From: Mike Waychison <mikew@google.com>
Subject: Re: fallocate support for bitmap-based files
Date: Fri, 29 Jun 2007 18:07:25 -0400
Message-ID: <4685829D.2020401@google.com>
References: <20070629130120.ec0d1c75.akpm@linux-foundation.org>	<20070629205525.GD32178@thunk.org> <20070629143818.9f4ac7d7.akpm@linux-foundation.org>
Mime-Version: 1.0
Content-Type: text/plain; charset=ISO-8859-1; format=flowed
Content-Transfer-Encoding: 7bit
Cc: Theodore Tso <tytso@mit.edu>,
	Andreas Dilger <adilger@clusterfs.com>,
	Sreenivasa Busam <sreenivasac@google.com>,
	"linux-ext4@vger.kernel.org" <linux-ext4@vger.kernel.org>
To: Andrew Morton <akpm@linux-foundation.org>
In-Reply-To: <20070629143818.9f4ac7d7.akpm@linux-foundation.org>
Sender: linux-ext4-owner@vger.kernel.org

Andrew Morton wrote:
> On Fri, 29 Jun 2007 16:55:25 -0400
> Theodore Tso <tytso@mit.edu> wrote:
> 
> 
>>On Fri, Jun 29, 2007 at 01:01:20PM -0700, Andrew Morton wrote:
>>
>>>Guys, Mike and Sreenivasa at google are looking into implementing
>>>fallocate() on ext2.  Of course, any such implementation could and should
>>>also be portable to ext3 and ext4 bitmapped files.
>>
>>What's the eventual goal of this work?  Would it be for mainline use,
>>or just something that would be used internally at Google?
> 
> 
> Mainline, preferably.
> 
> 
>> I'm not
>>particularly ennthused about supporting two ways of doing fallocate();
>>one for ext4 and one for bitmap-based files in ext2/3/4.  Is the
>>benefit reallyworth it?
> 
> 
> umm, it's worth it if you don't want to wear the overhead of journalling,
> and/or if you don't want to wait on the, err, rather slow progress of ext4.
> 
> 
>>What I would suggest, which would make much easier, is to make this be
>>an incompatible extensions (which you as you point out is needed for
>>security reasons anyway) and then steal the high bit from the block
>>number field to indicate whether or not the block has been initialized
>>or not.  That way you don't end up having to seek to a potentially
>>distant part of the disk to check out the bitmap.  Also, you don't
>>have to worry about how to recover if the "block initialized bitmap"
>>inode gets smashed.  
>>
>>The downside is that it reduces the maximum size of the filesystem
>>supported by ext2 by a factor of two.  But, there are at least two
>>patch series floating about that promise to allow filesystem block
>>sizes > than PAGE_SIZE which would allow you to recover the maximum
>>size supported by the filesytem.
>>
>>Furthermore, I suspect (especially after listening to a very fasting
>>Usenix Invited Talk by Jeffery Dean, a fellow from Google two weeks
>>ago) that for many of Google's workloads, using a filesystem blocksize
>>of 16K or 32K might not be a bad thing in any case.
>>
>>It would be a lot simpler....
>>
> 
> 
> Hadn't thought of that.
> 
> Also, it's unclear to me why google is going this way rather than using
> (perhaps suitably-tweaked) ext2 reservations code.
> 
> Because the stock ext2 block allcoator sucks big-time.

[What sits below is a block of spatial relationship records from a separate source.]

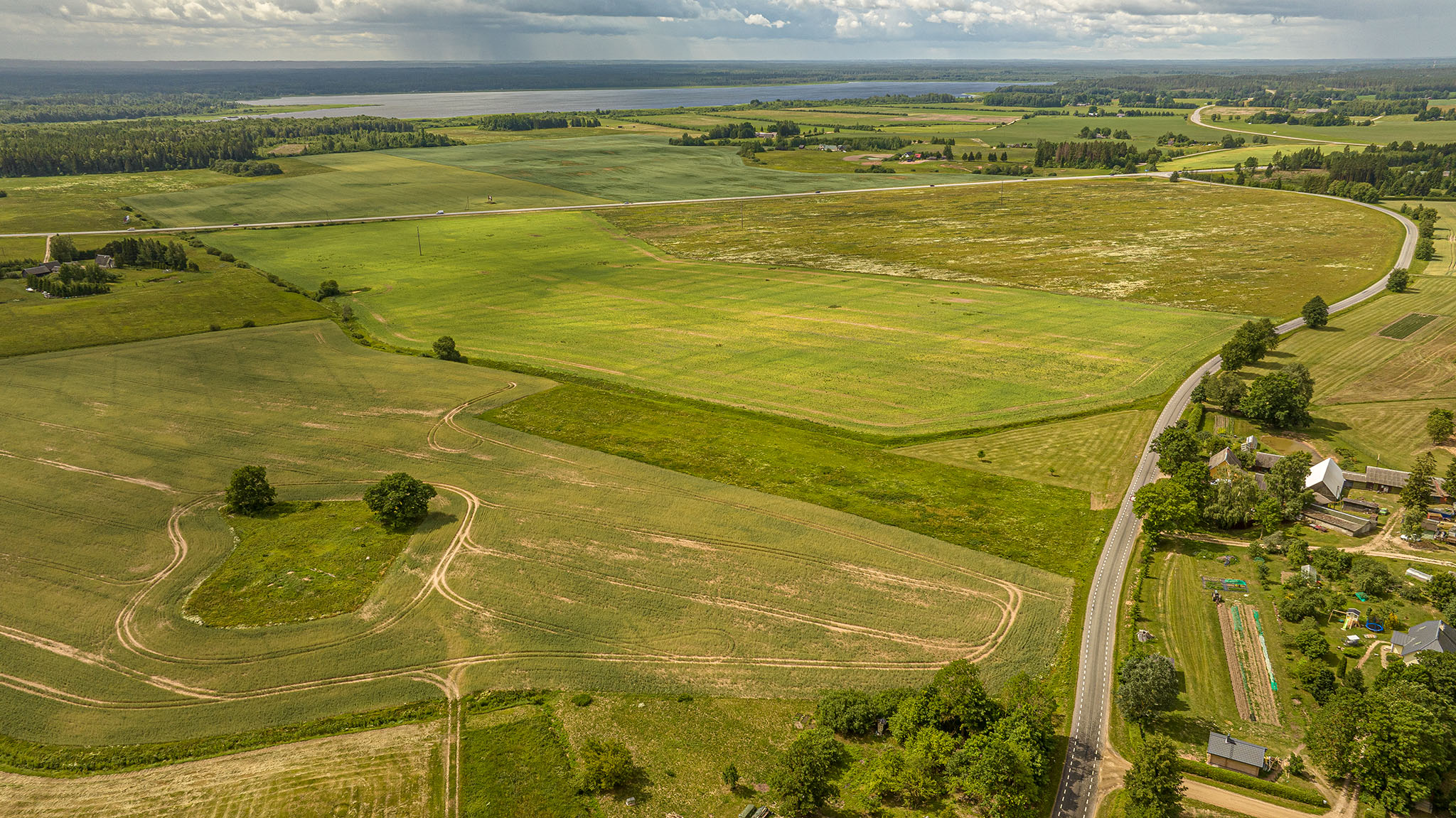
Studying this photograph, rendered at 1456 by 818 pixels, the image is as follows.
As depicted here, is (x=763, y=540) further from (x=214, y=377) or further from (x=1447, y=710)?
(x=214, y=377)

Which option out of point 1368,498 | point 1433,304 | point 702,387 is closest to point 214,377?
point 702,387

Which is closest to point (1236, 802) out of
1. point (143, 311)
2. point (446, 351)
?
point (446, 351)

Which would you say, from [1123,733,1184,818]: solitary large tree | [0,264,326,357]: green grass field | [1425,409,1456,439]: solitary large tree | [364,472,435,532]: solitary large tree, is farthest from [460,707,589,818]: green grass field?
[0,264,326,357]: green grass field

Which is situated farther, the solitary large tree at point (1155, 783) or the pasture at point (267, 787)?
the pasture at point (267, 787)

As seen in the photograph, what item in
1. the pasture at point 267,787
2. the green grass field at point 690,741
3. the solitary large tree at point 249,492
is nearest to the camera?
the pasture at point 267,787

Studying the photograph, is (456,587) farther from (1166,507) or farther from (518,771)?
(1166,507)

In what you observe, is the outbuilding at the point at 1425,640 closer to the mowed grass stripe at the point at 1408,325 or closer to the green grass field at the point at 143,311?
the mowed grass stripe at the point at 1408,325

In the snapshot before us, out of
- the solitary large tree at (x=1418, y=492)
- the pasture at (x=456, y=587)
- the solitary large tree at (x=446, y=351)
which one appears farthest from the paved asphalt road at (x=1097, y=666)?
the solitary large tree at (x=446, y=351)

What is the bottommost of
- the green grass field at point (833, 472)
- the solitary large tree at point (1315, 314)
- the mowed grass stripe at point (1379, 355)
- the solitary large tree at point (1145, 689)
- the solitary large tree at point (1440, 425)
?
the solitary large tree at point (1145, 689)
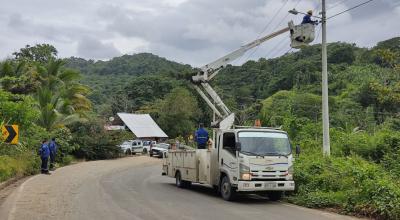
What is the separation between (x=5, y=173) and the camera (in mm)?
20516

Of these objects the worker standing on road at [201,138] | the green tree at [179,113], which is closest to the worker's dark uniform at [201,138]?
the worker standing on road at [201,138]

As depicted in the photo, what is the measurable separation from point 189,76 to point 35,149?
37.1 ft

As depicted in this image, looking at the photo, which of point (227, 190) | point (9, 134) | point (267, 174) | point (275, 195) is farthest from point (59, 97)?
point (267, 174)

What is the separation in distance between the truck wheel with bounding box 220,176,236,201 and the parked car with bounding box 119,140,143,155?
37687 millimetres

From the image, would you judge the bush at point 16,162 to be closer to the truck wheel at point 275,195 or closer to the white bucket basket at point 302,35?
the truck wheel at point 275,195

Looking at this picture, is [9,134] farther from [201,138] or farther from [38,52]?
[38,52]

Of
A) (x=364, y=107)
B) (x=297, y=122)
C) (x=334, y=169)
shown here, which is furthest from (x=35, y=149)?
(x=364, y=107)

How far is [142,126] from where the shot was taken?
6869 centimetres

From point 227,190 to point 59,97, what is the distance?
96.7ft

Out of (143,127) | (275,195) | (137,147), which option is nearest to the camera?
(275,195)

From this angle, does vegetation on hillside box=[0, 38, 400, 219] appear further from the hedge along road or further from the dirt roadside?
the dirt roadside

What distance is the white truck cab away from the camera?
14.9m

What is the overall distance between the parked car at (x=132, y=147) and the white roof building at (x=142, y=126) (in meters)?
9.69

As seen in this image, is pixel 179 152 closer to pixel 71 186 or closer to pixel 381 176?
pixel 71 186
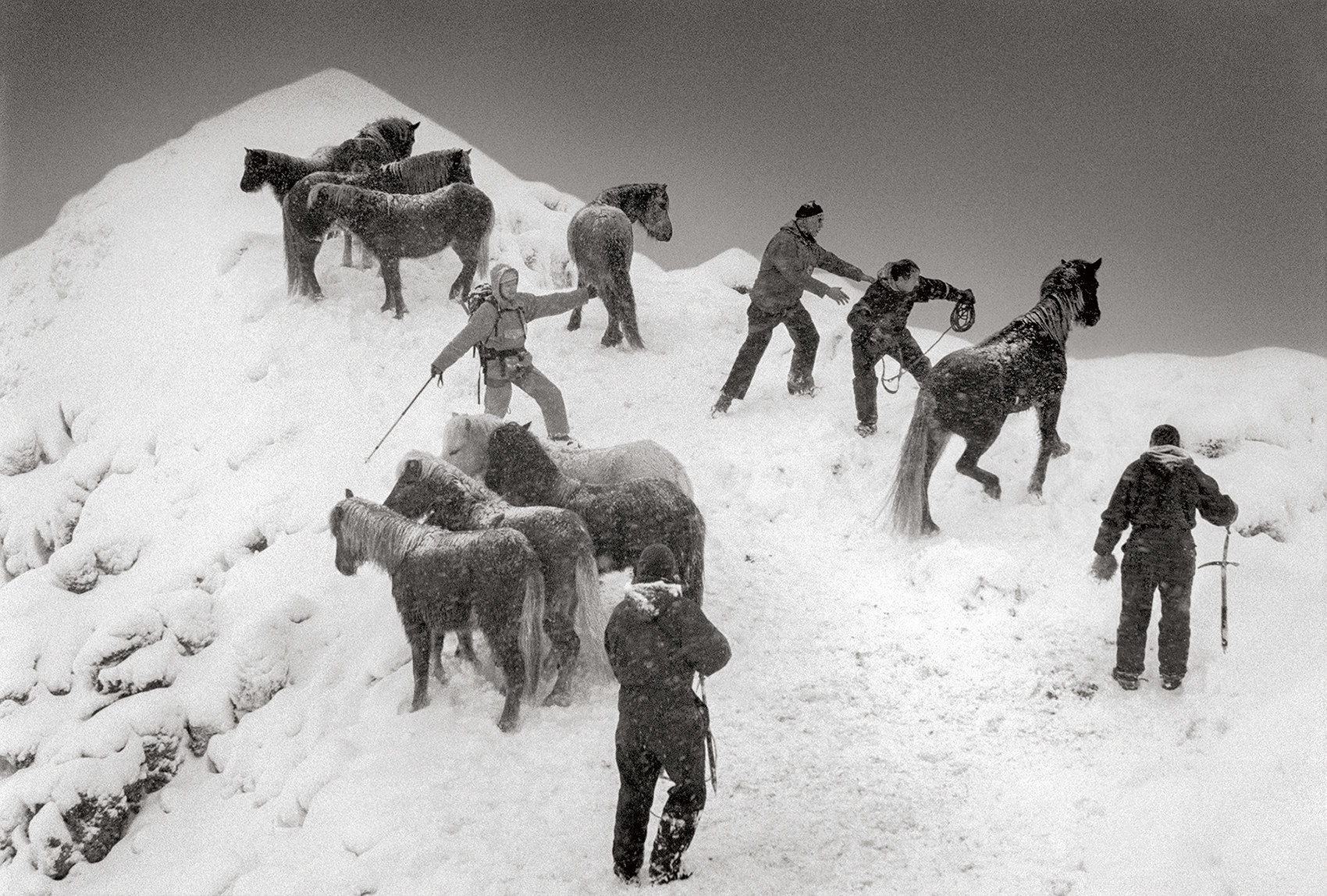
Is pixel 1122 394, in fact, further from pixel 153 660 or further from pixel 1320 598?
pixel 153 660

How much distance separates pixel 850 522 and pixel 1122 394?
292cm

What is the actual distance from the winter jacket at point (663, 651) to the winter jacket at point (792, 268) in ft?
15.1

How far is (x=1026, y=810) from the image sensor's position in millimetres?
4629

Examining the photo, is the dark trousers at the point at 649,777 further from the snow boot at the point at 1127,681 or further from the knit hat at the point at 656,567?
the snow boot at the point at 1127,681

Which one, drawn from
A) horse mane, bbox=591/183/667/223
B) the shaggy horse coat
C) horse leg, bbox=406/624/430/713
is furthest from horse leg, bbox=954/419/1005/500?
horse mane, bbox=591/183/667/223

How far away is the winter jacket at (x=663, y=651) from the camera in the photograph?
3996mm

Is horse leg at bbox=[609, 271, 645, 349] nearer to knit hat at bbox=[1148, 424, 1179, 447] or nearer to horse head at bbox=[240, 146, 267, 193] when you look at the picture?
horse head at bbox=[240, 146, 267, 193]

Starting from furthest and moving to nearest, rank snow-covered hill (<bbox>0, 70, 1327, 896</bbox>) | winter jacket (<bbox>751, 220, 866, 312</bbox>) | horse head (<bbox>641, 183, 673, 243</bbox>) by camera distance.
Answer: horse head (<bbox>641, 183, 673, 243</bbox>) < winter jacket (<bbox>751, 220, 866, 312</bbox>) < snow-covered hill (<bbox>0, 70, 1327, 896</bbox>)

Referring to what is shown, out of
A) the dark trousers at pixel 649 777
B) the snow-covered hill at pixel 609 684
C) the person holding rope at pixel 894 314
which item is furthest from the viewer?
the person holding rope at pixel 894 314

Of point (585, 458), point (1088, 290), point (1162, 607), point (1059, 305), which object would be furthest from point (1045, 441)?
point (585, 458)

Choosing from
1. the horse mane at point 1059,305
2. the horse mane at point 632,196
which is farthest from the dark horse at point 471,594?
the horse mane at point 632,196

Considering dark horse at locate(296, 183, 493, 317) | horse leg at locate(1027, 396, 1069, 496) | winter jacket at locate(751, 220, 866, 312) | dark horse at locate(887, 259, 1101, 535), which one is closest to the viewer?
dark horse at locate(887, 259, 1101, 535)

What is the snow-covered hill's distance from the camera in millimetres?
4445

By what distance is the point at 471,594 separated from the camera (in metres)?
5.10
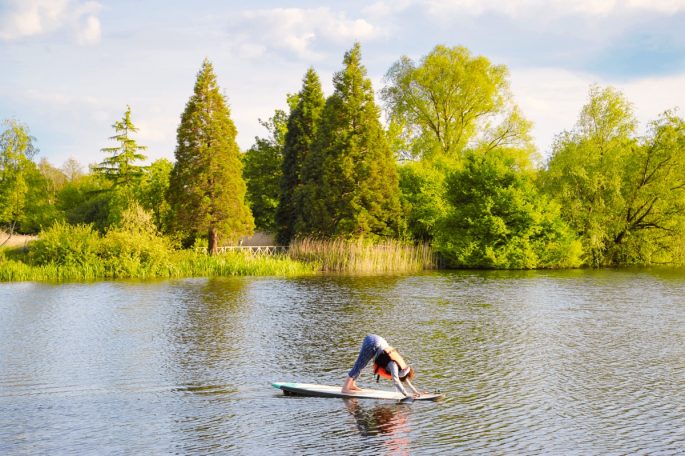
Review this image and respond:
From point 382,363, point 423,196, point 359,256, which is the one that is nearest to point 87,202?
point 423,196

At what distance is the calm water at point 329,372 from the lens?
33.8 feet

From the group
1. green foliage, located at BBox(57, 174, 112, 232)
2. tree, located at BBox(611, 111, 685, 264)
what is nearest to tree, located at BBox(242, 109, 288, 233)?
green foliage, located at BBox(57, 174, 112, 232)

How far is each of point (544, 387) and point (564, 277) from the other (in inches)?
993

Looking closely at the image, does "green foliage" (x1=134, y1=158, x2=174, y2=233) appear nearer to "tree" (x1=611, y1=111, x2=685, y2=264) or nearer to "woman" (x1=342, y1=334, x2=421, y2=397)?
"tree" (x1=611, y1=111, x2=685, y2=264)

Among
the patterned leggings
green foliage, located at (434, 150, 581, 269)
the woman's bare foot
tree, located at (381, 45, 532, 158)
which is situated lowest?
the woman's bare foot

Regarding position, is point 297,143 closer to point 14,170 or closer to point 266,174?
point 266,174

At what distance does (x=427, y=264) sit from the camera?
1726 inches

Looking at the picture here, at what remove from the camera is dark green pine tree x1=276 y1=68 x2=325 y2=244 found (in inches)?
2041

The primary reason this is a problem is that our writers into these 
files aren't neccesarily coming from the same hosts in the cluster, so 
their arrival times aren't sequential.  It ends up looking to the kernel 
like a random write workload, which in turn ends up causing odd 
fragmentation patterns that aren't very deterministic.  That data is 
often eventually streamed off the disk though, which is when the 
fragmentation hurts.

Currently, our clustered filesystem supports pre-allocation of the 
target chunks of files, but this is implemented by writting effectively 
zeroes to files, which in turn causes pagecache churn and a double 
write-out of the blocks.  Recently, we've changed the code to minimize 
this pagecache churn and double write out by performing an ftruncate to 
extend files, but then we'll be back to square-one in terms of 
fragmentation for the random writes.

Relying on (a tweaked) reservations code is also somewhat limitting at 
this stage given that reservations are lost on close(fd).  Unless we 
change the lifetime of the reservations (maybe for the lifetime of the 
in-core inode?), crank up the reservation sizes and deal with the 
overcommit issues, I can't think of any better way at this time to deal 
with the problem.

Mike Waychison